Sean and Dylan Penn’s scenes together are the heart of the film, and watching the two of them converse, you see one actor having a breakthrough—and it isn’t Sean. Covering a range of ages and phases in Jennifer’s life, Dylan proves to be a moving and multifaceted performer. It’s a pity she’s playing opposite her dad, who badly needs a director to say no to every smirk and raised eyebrow; with each tic, he undermines his own material. He may well have been going for a sleazy-salesman vibe, but in close-up he looks more like a vivified chunk of leather with facial hair (and a distracting succession of ‘dos).

Despite a striking, mildly grainy look (it was shot on film), the style of “Flag Day” is also all over the map. It’s possible the 1975 scenes are supposed to reflect Jennifer’s idealization of her childhood, but the way Penn interweaves rural scenery and overwritten voice-over, they play more like his attempt to remake “Days of Heaven.” This not the context for that brand of poetry.

Also in competition, “Compartment No. 6” is the Finnish director Juho Kuosmanen’s first feature since “The Happiest Day in the Life of Olli Maki,” which won the top prize in the festival’s Un Certain Regard section in 2016. But it takes place not in Finland but in Russia, where Laura (Seidi Haarla), a Finnish student with an interest in archaeology, is living in Moscow. She’s supposed to take a trip to see the petroglyphs in Murmansk with her landlord and lover, Irina (Dinara Drukarova), who pointedly introduces Laura to others as her “Finnish friend.” But Irina decides to stay behind. Whenever Laura calls her from stops along the slow-moving journey (it’s still the payphone era), Irina is bad about picking up, or quick to get off the phone. There is giving your girlfriend a hint, and then there is literally shipping her off to the Arctic Circle.
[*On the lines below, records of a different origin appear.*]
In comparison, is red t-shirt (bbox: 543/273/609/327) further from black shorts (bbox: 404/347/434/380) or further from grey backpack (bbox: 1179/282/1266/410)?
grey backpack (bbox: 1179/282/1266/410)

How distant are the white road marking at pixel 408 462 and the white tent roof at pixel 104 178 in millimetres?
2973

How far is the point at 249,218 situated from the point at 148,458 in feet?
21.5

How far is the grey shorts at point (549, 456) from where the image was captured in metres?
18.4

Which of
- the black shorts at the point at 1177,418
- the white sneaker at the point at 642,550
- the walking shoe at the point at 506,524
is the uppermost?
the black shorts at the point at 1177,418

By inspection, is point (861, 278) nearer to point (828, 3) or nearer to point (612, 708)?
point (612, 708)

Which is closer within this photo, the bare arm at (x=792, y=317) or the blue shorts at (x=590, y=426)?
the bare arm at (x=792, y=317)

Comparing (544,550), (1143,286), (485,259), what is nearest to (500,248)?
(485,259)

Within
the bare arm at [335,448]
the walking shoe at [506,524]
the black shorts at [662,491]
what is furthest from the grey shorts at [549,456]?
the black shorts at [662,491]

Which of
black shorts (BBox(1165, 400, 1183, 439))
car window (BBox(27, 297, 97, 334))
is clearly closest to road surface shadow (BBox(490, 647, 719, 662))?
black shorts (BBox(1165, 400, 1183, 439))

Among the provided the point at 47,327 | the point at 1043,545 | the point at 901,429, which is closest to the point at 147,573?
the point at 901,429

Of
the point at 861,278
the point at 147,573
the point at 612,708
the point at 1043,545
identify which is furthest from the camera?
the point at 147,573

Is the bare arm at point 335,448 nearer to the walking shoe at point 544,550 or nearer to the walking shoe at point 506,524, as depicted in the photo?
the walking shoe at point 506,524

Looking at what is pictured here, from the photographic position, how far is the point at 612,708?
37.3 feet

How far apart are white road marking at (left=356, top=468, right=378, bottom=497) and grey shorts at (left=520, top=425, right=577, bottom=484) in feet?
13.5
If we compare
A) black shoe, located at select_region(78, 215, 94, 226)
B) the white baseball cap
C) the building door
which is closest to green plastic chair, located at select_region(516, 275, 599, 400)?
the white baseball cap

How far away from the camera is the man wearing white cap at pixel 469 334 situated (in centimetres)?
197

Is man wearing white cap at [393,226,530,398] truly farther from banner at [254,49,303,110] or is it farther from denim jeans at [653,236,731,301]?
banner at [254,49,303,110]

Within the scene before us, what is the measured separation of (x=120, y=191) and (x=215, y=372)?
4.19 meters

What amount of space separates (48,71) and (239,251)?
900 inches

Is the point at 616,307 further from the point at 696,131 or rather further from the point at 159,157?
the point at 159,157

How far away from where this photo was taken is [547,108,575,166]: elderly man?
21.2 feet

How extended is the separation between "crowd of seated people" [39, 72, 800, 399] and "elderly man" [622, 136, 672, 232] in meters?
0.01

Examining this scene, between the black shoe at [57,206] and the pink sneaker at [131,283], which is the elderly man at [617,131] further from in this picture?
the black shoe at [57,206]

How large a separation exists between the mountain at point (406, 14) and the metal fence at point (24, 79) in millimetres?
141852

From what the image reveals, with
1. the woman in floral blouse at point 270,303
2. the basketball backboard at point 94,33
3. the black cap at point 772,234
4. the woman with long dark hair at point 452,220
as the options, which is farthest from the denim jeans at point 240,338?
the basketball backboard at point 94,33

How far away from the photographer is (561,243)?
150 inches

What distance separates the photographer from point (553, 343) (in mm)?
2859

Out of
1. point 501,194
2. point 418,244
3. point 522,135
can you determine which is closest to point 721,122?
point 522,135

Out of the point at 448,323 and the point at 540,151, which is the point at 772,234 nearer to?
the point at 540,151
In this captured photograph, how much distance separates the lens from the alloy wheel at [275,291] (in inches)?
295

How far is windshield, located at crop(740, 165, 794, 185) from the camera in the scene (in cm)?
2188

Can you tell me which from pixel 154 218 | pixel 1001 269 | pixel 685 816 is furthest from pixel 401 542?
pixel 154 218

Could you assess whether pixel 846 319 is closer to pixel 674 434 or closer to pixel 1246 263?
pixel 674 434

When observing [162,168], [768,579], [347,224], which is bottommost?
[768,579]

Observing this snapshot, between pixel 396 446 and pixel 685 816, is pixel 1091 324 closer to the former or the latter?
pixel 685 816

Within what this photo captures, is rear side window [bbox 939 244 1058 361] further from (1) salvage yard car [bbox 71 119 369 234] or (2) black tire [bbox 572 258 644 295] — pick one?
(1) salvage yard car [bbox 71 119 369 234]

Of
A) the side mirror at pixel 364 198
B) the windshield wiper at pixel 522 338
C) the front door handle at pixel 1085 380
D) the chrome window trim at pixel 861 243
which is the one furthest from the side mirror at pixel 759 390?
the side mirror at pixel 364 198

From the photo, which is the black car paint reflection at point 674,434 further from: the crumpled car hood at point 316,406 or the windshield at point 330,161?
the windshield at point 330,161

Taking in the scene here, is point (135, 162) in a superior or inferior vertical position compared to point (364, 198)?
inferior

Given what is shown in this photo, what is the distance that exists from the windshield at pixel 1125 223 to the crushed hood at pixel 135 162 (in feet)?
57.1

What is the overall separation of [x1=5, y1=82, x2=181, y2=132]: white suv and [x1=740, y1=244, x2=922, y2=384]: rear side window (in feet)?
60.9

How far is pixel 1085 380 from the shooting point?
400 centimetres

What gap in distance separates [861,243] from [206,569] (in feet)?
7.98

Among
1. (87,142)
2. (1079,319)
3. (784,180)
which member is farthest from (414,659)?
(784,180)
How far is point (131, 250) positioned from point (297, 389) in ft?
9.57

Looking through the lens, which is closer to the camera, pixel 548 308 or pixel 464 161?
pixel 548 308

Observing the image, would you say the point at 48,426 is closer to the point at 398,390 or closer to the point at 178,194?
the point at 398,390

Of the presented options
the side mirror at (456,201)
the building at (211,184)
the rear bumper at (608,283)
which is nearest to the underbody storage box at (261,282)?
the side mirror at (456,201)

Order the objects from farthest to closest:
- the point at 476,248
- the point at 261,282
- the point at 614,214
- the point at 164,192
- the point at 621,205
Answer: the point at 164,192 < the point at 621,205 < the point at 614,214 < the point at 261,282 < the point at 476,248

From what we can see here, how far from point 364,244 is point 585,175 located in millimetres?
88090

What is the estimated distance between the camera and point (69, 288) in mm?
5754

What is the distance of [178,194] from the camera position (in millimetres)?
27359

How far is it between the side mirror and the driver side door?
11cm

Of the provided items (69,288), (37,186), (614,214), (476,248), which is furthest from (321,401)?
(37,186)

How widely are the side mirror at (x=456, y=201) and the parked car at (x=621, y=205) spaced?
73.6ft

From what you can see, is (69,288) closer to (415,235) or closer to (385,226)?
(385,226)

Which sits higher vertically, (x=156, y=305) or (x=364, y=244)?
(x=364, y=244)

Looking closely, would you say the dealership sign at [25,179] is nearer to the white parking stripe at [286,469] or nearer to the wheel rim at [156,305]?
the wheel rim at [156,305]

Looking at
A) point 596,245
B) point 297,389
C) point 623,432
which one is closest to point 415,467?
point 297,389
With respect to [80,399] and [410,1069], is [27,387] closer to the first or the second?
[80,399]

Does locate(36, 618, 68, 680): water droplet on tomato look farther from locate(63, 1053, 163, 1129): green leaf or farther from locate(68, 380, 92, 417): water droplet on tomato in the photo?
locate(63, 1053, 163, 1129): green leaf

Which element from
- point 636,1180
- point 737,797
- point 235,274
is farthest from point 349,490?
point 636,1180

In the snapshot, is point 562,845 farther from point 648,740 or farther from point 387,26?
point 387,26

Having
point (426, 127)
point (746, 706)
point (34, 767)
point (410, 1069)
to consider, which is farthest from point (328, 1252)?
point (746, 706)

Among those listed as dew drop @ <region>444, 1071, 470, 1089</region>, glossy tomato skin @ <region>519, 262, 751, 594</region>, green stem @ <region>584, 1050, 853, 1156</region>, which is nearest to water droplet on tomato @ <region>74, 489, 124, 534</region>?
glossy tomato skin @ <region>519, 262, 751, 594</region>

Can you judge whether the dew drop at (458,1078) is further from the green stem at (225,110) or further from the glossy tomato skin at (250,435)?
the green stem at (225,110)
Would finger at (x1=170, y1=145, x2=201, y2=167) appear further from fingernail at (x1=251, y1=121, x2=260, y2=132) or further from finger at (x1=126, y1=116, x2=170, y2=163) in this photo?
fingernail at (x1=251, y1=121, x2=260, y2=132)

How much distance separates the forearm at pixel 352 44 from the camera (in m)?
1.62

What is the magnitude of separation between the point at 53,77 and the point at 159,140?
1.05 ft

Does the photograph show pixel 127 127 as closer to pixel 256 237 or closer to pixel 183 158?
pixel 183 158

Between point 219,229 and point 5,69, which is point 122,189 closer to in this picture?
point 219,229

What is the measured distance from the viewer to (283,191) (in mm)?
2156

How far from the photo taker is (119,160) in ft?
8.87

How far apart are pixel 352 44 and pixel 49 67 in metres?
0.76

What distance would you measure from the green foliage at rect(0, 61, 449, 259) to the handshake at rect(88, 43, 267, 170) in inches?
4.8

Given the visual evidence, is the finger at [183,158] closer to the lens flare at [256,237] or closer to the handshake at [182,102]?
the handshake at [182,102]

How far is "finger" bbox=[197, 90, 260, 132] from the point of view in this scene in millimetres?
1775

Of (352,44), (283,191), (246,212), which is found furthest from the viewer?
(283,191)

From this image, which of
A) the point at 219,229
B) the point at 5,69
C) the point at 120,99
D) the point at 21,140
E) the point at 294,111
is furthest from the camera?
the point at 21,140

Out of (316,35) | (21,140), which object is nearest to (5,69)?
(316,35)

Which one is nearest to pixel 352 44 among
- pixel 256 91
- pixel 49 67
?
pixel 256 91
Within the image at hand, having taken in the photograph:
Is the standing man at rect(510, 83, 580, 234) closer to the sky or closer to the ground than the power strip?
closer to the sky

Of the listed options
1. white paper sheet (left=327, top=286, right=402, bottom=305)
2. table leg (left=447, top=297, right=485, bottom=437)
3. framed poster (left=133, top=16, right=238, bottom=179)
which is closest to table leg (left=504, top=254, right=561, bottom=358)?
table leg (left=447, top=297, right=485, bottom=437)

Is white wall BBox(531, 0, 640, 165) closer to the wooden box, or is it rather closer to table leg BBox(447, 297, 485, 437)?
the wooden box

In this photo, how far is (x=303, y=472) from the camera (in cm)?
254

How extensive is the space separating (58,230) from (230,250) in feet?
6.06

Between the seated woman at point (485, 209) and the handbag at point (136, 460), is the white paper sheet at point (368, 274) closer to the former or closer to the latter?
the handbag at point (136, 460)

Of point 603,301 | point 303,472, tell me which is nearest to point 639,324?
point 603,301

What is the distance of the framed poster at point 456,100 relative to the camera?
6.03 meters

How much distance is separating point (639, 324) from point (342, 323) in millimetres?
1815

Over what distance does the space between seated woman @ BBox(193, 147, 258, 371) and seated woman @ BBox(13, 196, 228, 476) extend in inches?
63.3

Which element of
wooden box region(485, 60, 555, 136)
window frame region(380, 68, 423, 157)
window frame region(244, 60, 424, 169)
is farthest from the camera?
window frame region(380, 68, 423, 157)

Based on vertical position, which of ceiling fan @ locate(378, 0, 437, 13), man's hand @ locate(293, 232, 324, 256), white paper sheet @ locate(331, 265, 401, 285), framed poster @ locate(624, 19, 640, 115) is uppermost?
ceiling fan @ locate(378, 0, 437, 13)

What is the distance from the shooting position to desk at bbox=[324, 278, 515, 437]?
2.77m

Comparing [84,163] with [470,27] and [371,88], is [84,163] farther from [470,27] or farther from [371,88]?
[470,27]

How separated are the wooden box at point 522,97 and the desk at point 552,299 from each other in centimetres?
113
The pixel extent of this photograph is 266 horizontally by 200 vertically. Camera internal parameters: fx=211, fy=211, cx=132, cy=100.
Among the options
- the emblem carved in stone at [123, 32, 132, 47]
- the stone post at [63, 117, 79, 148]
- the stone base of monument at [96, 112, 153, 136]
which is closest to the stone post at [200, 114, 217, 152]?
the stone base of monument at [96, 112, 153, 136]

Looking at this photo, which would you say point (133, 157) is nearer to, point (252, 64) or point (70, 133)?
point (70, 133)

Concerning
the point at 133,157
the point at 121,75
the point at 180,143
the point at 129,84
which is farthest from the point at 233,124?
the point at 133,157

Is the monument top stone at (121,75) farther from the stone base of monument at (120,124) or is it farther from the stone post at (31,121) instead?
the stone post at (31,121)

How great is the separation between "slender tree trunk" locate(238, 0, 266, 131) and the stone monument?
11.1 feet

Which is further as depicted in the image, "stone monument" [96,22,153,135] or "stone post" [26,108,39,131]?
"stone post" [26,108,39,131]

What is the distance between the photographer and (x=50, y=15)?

Laura ends up sharing a train compartment with Ljoha (Yuriy Borisov), a boisterous, ribald miner who appears as mismatched with her as he could possibly be. He’s going to Murmansk for work and doesn’t comprehend her desire to go to such a remote place to see rock carvings. And from this setup, you might expect “Compartment No. 6” to turn into an odd-couple comedy. What’s initially frustrating, and ultimately endearing, about the film is that it refuses to go that route, or even to be especially funny. Kuosmanen is after something more bittersweet and elusive, a story of two people who learn to trust each other because they are given the time do so—and because there are few others who have the patience for them.